Your task:
Update the part of the records that opens with the line containing "From these choices" and closes with the line containing "7.87 meters". Rewrite those lines in full, changing every "camera" to "lens" and leaving the rest unchanged.

[Records from a data collection]
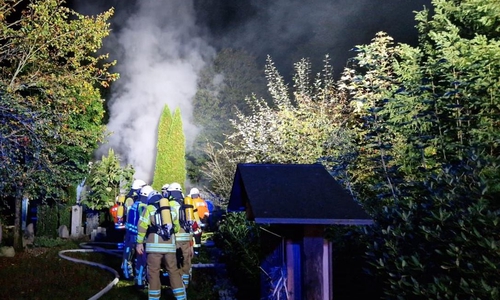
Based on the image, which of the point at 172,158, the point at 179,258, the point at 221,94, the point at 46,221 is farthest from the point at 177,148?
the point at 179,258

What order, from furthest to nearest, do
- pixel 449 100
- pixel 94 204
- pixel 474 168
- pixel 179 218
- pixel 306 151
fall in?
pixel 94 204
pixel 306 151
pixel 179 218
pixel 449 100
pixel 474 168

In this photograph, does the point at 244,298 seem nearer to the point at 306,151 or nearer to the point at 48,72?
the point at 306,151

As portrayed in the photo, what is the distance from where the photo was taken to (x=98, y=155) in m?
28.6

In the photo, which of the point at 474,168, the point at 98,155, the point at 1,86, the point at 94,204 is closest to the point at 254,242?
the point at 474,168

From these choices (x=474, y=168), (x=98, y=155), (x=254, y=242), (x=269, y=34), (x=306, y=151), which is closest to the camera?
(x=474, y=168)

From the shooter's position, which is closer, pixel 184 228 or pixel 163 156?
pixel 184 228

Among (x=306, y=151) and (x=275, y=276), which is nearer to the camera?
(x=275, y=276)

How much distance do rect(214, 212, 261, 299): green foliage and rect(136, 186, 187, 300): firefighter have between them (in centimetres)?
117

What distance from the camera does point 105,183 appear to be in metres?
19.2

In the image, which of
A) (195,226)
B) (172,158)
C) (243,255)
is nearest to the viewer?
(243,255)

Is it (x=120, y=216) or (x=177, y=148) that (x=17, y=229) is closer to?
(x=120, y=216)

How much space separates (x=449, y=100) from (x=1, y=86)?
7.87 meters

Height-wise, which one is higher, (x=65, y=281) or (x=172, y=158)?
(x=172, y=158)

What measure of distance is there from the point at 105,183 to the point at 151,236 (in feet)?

Expected output:
From these choices (x=474, y=168), (x=98, y=155), (x=254, y=242), (x=269, y=34), (x=306, y=151), which is closest to the lens?
(x=474, y=168)

From the shooter's position, which is closer, pixel 184 228 or pixel 163 156?
pixel 184 228

Among (x=306, y=151) and (x=275, y=276), which is nearer to the lens?
(x=275, y=276)

How much distance do rect(214, 212, 261, 299): green foliage and rect(136, 186, 187, 300): firefighter have between them (in centimetres)?
117

What distance from the lens does point 105,183 appear to be in metres?
19.2

In the image, which of
A) (195,226)
B) (172,158)
C) (243,255)
is nearest to the viewer?
(243,255)

Is it (x=120, y=216) or (x=177, y=148) that (x=17, y=229) is closer to?
(x=120, y=216)

How much space separates (x=449, y=100) from (x=1, y=86)?
7.87 meters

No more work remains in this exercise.